[任务列表]:
(1) 将作家对话报道中以“7月31日,第十四届”开头的那一段改写为要点列表,保留主要事实。
(2) 请照录作家对话报道中的一段原文:从含有“写作最好的老师是写作本身”的词句开始,到“写作要写好,最重要的是什么?”之后停止。

7月31日,第十四届全国中学生创新作文大赛总决赛颁奖典礼在重庆举行,知名作家阿来、麦家应邀出席。由一级作家、中山大学中文系谢有顺教授担任对话讲座主持人,阿来、麦家在创新作文公益大讲堂上对话“我的写作观”,分享自己的创作经历与文学经验,引起广大师生的思考与共鸣。

写作最好的老师是写作本身

谢有顺:每一个人都经历过人生写作的艰难时刻。这两位作家早年的写作也没有大家想象的那么顺利,《尘埃落定》号称被退了20几次稿,麦家的《解密》被退了17次稿,但这两部作品至今仍是他们最重要的代表作,说明文学的阅读、审美、评价确实是非常多元的,请两位作家单刀直入给我们分享一点,你觉得写作要写好,最重要的是什么?

[收集数据]:
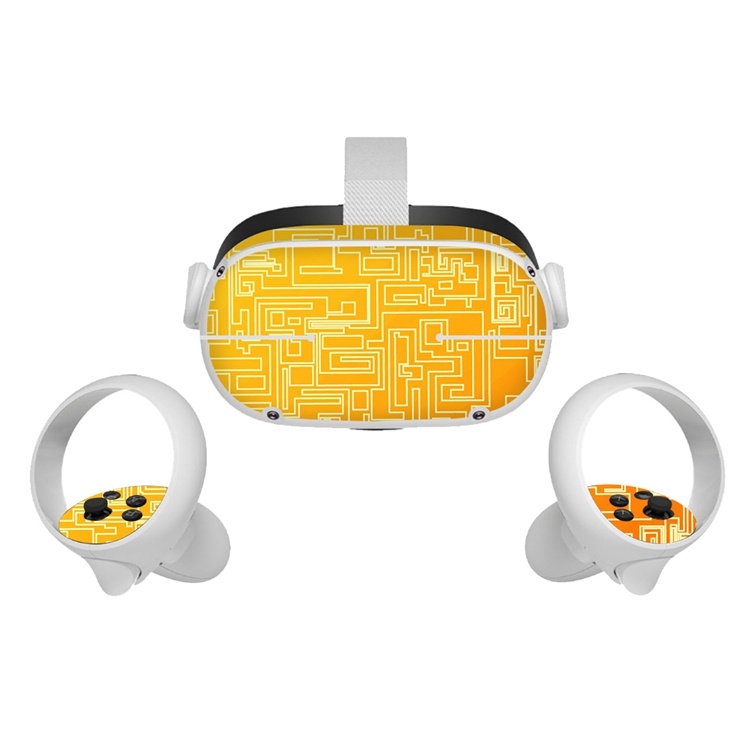 Amify Vinyl Skin Sticker for Oculus Quest 2 VR Headset Controller PVC Decals Cute Cartoon Wrap Cover for Oculus Quest 2 Accessories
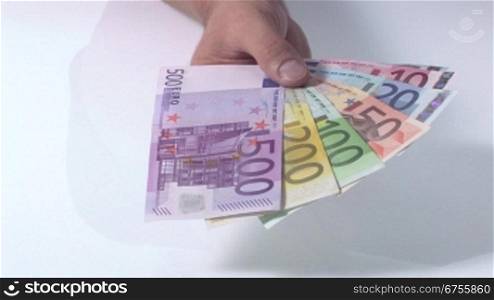Euro Geldscheine als FScher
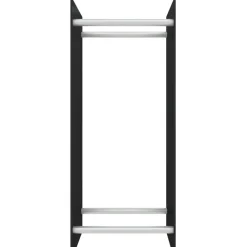 vidaXL Leñero de vidrio templado 40x35x100 cm Negro Sale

[练习结果]:
(1)
- 时间与地点:7月31日,重庆
- 活动:第十四届全国中学生创新作文大赛总决赛颁奖典礼
- 嘉宾:知名作家阿来、麦家应邀出席
- 主持人:一级作家、中山大学中文系谢有顺教授
- 内容:阿来、麦家在创新作文公益大讲堂上对话“我的写作观”,分享创作经历与文学经验,引起广大师生的思考与共鸣

(2)
写作最好的老师是写作本身

谢有顺:每一个人都经历过人生写作的艰难时刻。这两位作家早年的写作也没有大家想象的那么顺利,《尘埃落定》号称被退了20几次稿,麦家的《解密》被退了17次稿,但这两部作品至今仍是他们最重要的代表作,说明文学的阅读、审美、评价确实是非常多元的,请两位作家单刀直入给我们分享一点,你觉得写作要写好,最重要的是什么?